I want to clarify that the previously mentioned problems with the chocolate pound cake weren’t with the recipe itself, rather, it seems that I’m allergic to bundt pans. I got a silicone pan last winter, and have been excited to try it out. An attempt in March to make a cookies-and-cream pound cake failed miserably when I tried to un-pan the cake, resulting in a quick “oh look, let’s make trifle!” moment. So this time, when I decided to make chocolate pound cake, I took every precaution I could think of. Pan greased and floured? Check. Put it on a baking sheet so the cake doesn’t buckle when moving it in and out of the oven? Check. Waiting for the cake to cool completely before trying to release it from the pan?

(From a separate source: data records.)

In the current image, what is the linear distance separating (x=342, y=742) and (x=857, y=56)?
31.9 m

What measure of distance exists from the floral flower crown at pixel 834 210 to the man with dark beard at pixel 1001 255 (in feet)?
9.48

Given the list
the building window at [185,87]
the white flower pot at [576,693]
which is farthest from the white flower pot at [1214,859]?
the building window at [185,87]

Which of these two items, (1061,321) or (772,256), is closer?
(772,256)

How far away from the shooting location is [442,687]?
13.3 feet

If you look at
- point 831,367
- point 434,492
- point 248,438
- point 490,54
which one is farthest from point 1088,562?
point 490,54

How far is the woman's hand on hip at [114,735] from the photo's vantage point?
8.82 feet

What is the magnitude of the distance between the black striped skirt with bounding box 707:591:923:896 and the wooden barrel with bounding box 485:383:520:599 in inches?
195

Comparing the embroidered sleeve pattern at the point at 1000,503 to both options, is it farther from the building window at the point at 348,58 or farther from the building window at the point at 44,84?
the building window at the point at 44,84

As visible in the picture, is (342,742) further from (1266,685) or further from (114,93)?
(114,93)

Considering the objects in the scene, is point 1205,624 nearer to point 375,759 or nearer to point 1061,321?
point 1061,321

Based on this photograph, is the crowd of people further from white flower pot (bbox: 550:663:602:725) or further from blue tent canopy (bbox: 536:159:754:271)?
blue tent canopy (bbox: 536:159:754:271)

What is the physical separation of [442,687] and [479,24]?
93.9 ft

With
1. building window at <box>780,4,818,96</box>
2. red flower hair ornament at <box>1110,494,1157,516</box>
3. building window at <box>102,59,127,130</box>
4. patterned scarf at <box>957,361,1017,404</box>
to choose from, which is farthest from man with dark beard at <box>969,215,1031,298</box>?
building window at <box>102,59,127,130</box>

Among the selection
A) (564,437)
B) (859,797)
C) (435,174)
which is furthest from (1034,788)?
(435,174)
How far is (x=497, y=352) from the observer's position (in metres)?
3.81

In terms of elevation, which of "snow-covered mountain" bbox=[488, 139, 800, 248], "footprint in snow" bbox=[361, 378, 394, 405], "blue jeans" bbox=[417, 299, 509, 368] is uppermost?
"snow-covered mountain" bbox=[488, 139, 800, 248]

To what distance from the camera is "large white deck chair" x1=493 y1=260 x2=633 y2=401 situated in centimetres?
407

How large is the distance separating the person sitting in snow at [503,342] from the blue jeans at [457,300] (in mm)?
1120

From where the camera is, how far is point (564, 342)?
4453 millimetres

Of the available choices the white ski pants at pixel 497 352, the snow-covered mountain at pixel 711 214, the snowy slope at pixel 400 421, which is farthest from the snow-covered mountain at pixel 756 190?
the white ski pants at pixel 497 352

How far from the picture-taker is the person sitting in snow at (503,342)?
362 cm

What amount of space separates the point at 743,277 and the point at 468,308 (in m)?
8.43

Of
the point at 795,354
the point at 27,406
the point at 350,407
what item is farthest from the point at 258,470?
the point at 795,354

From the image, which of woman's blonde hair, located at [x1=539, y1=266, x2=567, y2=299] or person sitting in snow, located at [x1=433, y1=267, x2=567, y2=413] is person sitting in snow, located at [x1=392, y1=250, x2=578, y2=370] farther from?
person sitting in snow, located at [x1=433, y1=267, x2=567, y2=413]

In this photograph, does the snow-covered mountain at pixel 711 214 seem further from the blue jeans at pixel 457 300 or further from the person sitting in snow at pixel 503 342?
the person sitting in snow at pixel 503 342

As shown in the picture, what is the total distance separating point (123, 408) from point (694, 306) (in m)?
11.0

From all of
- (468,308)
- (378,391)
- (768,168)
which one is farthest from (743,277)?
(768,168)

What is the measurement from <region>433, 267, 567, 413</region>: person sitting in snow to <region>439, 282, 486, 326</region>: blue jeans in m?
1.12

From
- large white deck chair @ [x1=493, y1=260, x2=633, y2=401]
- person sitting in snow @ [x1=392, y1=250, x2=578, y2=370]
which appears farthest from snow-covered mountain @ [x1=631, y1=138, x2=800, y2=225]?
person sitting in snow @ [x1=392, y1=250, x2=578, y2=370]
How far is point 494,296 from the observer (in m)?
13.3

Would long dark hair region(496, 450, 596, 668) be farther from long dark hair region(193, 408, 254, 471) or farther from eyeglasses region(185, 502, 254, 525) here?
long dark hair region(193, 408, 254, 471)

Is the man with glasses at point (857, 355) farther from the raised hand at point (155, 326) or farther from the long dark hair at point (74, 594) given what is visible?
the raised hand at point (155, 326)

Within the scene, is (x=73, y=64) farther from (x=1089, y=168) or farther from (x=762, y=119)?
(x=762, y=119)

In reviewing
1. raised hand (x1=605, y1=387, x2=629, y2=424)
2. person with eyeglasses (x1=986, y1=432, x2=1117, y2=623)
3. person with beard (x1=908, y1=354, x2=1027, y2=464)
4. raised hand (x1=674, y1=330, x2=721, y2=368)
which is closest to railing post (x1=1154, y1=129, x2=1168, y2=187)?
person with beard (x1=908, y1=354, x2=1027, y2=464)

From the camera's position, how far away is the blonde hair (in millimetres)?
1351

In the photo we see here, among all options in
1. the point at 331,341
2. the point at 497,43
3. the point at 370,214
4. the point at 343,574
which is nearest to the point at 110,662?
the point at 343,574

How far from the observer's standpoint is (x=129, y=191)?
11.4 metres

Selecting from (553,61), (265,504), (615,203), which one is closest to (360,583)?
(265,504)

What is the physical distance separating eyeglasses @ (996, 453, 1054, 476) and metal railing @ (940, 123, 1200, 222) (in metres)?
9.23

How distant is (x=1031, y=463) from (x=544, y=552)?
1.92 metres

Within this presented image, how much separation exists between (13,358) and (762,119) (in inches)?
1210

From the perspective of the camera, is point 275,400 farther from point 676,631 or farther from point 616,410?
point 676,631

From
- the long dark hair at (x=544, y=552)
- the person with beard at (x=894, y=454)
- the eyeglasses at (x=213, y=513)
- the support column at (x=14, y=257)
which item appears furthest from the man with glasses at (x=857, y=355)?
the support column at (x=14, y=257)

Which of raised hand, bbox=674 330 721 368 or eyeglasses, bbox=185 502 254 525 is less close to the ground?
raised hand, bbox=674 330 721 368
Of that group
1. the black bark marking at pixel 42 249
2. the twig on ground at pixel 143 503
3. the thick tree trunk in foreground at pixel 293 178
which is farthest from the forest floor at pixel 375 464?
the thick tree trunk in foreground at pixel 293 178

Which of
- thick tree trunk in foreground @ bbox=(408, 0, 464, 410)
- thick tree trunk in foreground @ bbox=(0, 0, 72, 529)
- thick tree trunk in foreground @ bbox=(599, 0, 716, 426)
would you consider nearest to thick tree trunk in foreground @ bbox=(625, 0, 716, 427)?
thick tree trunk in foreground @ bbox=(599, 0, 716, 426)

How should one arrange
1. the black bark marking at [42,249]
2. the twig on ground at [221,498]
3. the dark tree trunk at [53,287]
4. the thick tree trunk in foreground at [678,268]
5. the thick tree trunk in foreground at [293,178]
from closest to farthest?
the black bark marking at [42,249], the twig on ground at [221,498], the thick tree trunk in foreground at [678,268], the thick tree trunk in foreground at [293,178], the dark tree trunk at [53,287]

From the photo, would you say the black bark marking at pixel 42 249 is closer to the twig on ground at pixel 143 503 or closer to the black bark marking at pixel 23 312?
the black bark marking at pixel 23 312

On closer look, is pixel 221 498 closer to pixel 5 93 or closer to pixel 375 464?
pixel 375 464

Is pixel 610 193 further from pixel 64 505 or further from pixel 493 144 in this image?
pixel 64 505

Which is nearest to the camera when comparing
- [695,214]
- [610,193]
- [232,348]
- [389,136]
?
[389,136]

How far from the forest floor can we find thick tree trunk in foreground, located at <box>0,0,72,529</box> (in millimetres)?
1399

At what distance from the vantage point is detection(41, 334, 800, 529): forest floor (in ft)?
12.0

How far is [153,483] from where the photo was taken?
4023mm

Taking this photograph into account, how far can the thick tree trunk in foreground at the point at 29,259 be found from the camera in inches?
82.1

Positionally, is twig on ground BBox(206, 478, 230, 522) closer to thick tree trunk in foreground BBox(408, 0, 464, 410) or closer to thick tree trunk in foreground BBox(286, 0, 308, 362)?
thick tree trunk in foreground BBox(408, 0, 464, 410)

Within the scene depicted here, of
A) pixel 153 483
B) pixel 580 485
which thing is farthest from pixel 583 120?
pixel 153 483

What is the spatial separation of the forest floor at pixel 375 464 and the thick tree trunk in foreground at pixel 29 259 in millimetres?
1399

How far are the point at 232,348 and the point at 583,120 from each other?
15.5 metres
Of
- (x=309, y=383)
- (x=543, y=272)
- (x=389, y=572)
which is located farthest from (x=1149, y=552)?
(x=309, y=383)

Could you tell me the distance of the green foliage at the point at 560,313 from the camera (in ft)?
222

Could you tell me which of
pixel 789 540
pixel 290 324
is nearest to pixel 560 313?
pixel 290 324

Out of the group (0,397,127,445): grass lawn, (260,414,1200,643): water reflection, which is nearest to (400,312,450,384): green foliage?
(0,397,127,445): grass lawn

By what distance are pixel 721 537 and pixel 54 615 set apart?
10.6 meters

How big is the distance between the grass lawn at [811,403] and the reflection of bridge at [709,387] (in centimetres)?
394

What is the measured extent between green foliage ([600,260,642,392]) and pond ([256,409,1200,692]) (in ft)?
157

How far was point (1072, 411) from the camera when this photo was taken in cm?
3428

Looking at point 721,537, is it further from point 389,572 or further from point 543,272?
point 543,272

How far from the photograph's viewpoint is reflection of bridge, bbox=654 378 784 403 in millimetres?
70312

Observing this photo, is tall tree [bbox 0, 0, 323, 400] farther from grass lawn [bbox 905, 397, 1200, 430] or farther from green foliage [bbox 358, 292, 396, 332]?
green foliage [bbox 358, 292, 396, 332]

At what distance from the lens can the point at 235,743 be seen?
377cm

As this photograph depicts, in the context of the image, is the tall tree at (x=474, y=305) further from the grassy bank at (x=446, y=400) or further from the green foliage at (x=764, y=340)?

Check.
Nope, it still disintegrated into a crumbly mess. Ok, I’m thinking, maybe it’s the silicone that’s the problem. I borrowed a regular metal (non-stick!) bundt, and tried again. Greased, floured, cooled? Check, check, check. Beautiful cake sliding effortlessly out of the pain? No, no, no. Only the first layer came off. Not awful, I think, I can just carve it flush with the lip of the pan, and no one will know the difference.
That didn’t work so well, either. The only way I was able to get the cake to release from the pan was to cut it into quarters and finagle each piece out individually. Not attractive, to say the least. I think I’m going to give bundts a rest for a while, before I just pick them both up and hurl them out the window.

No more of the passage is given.